Carl E. Baum was born in Binghamton, New York, on February 6, 1940. He received the B.S. (with honor), M.S., and Ph.D. degrees in electrical engineering from the California Institute of Technology, Pasadena, in 1962, 1963, and 1969. He received the degree of Doktoringenieurs Ehren halber (Dr.-Ing. E.h.) (Doctor of Enginering honoris causa) from the Otto-von-Guericke-
University Magdeburg, Germany, in 2004.
He was stationed at the Air Force Research Laboratory, Directed Energy Directorate (formerly Phillips Laboratory, formerly Air Force Weapons Laboratory), Kirtland AFB, Albuquerque, NM, from 1963 to 1967 and from 1968 to 1971. From 1971-2005 he had served as a civil servant with a position as Senior Scientist at the Air Force Research Laboratory. Since 2005 he has been a distinguished research professor at the University of New Mexico, Department of Electrical and Computer Engineering.
He has been awarded the Air Force Research and Development Award (1970), the AFSC Harold Brown Award (1990), and Air Force Research Laboratory Fellow (1996). He is editor of several interagency note series on EMP (electromagnetic pulse) and related subjects and has received (1984) the Richard R. Stoddart award of the IEEE EMC Society and (2006) the John Kraus Antenna Award of the IEEE Antennas and Propagation Society.
He is a Life Fellow of the IEEE, and is recipient of the 1987 Harry Diamond Memorial Award, one of the IEEE Field Awards, with citation “for outstanding contributions to the knowledge of transient phenomena in electromagnetics,” and is recipient of the 2007 IEEE Electromagnetics Field Award with citation, “for contributions to fundamental principles and techniques in electromagnetics.”

* _Provided data_:
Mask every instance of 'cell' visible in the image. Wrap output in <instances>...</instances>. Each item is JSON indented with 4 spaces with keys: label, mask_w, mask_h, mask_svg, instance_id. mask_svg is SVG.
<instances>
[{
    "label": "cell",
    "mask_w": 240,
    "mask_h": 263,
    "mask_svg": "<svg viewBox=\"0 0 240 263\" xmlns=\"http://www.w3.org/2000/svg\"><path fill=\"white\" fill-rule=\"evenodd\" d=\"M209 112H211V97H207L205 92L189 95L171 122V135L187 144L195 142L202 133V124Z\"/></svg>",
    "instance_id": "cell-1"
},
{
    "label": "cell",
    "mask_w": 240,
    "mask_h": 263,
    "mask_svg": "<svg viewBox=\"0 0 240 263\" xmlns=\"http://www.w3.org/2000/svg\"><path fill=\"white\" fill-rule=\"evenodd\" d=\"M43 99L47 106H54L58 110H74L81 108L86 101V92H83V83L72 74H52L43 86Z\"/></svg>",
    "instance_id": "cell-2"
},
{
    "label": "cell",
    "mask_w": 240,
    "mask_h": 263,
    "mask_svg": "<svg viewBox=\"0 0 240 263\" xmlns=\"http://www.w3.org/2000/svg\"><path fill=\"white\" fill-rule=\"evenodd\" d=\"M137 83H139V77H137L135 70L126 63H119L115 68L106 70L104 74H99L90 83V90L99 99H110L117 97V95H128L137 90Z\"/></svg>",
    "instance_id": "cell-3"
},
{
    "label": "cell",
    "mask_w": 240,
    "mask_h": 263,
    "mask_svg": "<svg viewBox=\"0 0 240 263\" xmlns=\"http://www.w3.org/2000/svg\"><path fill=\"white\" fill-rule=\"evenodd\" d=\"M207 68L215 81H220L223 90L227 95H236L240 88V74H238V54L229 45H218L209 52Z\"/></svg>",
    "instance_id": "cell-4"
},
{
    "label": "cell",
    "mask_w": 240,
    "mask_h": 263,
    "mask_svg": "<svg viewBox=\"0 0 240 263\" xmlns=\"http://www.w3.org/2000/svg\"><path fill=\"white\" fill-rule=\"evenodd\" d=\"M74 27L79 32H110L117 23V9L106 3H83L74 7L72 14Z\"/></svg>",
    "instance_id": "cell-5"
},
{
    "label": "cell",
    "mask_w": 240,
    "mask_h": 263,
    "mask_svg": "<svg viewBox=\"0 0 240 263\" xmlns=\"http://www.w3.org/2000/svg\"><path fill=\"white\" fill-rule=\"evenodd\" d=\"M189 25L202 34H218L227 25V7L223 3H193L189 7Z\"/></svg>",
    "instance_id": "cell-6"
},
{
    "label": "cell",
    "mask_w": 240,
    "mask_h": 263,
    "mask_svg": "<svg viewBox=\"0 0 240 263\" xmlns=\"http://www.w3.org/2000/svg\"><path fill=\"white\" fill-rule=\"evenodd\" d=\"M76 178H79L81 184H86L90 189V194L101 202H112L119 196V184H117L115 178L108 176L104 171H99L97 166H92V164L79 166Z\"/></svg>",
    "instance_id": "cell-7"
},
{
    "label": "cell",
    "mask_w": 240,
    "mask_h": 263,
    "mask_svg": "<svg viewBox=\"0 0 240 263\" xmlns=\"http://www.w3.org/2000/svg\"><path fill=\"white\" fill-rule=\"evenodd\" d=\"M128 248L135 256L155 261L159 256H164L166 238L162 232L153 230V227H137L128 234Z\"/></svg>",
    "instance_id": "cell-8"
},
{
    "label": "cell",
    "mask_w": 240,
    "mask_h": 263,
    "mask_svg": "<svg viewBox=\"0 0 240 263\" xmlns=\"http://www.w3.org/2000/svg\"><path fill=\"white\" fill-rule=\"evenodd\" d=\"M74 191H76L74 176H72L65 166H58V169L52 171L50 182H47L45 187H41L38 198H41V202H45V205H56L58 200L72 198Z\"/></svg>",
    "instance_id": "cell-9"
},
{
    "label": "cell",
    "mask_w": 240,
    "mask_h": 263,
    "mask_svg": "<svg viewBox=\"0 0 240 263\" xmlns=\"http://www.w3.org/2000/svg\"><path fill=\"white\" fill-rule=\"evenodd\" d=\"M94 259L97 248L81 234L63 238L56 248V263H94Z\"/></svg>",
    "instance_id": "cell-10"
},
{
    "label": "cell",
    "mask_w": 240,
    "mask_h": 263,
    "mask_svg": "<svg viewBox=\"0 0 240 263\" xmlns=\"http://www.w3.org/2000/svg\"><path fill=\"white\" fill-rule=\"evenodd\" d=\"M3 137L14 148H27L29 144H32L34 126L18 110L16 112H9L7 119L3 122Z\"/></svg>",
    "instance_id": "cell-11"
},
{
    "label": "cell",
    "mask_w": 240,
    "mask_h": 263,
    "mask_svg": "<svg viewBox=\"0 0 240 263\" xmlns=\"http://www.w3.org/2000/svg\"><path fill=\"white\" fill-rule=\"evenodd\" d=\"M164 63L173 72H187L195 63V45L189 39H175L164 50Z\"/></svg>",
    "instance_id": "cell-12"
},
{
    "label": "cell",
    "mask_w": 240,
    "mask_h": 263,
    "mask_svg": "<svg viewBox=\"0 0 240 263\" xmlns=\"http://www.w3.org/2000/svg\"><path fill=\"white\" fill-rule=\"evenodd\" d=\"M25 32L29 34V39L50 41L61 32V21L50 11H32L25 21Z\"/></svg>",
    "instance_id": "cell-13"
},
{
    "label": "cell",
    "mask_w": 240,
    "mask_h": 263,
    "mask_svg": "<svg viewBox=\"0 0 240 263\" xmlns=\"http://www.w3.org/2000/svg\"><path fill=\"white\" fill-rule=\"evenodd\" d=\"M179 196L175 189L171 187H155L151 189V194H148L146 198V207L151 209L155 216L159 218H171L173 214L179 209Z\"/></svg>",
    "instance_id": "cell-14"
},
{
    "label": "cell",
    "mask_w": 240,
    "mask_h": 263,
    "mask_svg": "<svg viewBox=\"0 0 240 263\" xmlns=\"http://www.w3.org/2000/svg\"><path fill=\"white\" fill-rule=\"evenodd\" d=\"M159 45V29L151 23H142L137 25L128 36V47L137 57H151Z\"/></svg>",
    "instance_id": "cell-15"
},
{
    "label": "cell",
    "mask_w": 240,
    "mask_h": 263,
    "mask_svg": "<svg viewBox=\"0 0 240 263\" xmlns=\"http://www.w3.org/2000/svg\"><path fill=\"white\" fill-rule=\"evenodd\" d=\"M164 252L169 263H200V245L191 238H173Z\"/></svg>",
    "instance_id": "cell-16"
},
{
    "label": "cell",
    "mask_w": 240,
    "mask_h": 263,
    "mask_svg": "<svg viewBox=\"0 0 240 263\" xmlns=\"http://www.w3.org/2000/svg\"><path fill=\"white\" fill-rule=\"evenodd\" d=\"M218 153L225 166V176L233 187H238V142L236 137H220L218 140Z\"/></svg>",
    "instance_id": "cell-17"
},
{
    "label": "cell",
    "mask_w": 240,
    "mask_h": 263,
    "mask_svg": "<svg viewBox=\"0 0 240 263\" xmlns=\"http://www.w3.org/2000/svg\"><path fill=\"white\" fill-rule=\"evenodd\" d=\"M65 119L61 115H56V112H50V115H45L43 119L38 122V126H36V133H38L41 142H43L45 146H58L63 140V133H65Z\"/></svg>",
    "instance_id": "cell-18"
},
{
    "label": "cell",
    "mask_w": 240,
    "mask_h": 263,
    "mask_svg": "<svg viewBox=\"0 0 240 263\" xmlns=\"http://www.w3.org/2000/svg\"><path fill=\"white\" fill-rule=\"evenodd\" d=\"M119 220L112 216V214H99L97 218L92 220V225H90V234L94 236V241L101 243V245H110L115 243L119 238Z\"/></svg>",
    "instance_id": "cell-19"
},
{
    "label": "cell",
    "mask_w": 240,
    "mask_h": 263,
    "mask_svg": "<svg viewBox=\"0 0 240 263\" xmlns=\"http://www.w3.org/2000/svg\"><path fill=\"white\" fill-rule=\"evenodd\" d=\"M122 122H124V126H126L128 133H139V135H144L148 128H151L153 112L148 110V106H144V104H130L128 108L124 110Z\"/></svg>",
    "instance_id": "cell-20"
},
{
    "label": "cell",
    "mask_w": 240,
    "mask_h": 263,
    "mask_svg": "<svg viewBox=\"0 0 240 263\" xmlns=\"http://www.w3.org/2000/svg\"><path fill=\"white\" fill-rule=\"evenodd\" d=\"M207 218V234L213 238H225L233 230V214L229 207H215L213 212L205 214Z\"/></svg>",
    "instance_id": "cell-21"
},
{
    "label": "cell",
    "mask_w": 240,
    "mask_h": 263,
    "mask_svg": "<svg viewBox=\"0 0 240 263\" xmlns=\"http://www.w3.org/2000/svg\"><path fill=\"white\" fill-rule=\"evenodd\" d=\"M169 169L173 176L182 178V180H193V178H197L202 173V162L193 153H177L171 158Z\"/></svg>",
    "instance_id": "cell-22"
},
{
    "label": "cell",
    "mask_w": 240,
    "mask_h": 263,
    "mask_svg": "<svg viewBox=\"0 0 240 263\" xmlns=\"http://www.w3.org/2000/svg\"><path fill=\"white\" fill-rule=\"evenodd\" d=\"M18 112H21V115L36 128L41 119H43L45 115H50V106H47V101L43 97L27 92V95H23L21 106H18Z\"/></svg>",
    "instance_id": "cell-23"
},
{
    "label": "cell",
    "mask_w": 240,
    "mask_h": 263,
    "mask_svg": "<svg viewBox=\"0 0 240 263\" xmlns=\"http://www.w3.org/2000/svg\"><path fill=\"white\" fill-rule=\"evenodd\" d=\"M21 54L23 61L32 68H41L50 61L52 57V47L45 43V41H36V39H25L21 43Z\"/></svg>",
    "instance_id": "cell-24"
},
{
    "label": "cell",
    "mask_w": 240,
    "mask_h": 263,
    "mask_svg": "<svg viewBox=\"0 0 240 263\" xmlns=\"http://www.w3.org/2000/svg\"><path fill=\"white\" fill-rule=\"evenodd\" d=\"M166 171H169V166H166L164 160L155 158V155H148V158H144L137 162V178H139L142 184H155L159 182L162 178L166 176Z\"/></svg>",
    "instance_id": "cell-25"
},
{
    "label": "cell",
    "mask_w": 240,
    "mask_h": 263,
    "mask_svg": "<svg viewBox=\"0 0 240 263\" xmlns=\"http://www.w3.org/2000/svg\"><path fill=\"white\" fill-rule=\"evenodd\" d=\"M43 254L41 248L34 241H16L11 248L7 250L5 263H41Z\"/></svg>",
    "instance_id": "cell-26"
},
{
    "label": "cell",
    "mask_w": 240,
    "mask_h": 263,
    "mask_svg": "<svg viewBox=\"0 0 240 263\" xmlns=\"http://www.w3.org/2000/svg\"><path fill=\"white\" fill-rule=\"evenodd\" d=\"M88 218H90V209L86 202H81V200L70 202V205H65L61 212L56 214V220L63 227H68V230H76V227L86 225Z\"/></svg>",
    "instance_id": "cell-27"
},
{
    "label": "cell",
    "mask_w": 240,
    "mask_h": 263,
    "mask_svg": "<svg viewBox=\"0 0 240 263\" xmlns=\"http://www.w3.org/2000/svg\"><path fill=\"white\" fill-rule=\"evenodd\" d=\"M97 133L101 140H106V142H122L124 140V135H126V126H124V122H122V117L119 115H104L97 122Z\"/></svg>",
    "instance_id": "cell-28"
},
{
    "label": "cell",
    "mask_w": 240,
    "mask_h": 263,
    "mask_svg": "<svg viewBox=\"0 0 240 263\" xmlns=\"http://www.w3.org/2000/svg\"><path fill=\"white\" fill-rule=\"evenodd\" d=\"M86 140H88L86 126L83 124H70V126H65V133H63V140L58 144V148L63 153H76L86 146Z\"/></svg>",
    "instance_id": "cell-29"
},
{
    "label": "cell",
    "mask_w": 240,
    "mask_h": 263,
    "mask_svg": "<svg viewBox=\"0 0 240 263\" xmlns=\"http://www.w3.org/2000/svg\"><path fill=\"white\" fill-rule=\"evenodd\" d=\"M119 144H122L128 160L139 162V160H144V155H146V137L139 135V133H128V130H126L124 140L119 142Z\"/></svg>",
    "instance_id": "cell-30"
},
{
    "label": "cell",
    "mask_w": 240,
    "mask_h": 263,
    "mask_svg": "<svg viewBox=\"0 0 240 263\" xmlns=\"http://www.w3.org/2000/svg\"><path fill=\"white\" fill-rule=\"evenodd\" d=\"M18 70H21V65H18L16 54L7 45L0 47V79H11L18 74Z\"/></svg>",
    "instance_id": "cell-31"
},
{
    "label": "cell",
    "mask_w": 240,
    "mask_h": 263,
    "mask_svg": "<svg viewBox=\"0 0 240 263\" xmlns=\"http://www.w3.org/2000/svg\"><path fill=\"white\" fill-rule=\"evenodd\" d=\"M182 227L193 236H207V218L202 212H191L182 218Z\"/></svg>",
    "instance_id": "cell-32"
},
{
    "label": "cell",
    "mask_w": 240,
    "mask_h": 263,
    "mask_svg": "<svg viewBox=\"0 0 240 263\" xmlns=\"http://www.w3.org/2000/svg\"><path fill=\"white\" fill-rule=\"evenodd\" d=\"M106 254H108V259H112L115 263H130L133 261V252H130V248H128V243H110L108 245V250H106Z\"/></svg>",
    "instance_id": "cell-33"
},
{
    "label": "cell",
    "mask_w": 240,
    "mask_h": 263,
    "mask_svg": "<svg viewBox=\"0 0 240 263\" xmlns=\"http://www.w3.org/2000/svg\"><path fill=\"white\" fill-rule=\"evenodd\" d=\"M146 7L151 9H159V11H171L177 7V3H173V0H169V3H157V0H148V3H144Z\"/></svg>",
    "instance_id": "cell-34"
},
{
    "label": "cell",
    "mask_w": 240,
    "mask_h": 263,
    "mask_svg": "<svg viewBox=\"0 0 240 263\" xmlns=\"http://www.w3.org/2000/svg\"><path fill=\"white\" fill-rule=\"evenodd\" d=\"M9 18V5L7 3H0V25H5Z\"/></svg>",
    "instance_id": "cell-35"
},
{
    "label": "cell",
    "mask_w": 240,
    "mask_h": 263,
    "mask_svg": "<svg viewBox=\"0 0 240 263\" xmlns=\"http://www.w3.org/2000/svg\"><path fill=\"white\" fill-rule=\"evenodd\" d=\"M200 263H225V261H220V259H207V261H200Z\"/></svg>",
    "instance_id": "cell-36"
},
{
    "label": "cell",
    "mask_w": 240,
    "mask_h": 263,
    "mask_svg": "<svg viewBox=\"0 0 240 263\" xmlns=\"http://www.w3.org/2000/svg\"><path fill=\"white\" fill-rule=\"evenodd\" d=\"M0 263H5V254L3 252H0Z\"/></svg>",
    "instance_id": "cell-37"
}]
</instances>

* _Required tasks_:
1. According to the Carl E. Baum biography, in what year did he receive the John Kraus Antenna Award of the IEEE Antennas and Propagation Society?
2. Quote the Carl E. Baum biography from "He was stationed" to "and Computer Engineering.".
The material comes from a separate source.

* _Solution list_:
1. He received it in 2006.

2.
He was stationed at the Air Force Research Laboratory, Directed Energy Directorate (formerly Phillips Laboratory, formerly Air Force Weapons Laboratory), Kirtland AFB, Albuquerque, NM, from 1963 to 1967 and from 1968 to 1971. From 1971-2005 he had served as a civil servant with a position as Senior Scientist at the Air Force Research Laboratory. Since 2005 he has been a distinguished research professor at the University of New Mexico, Department of Electrical and Computer Engineering.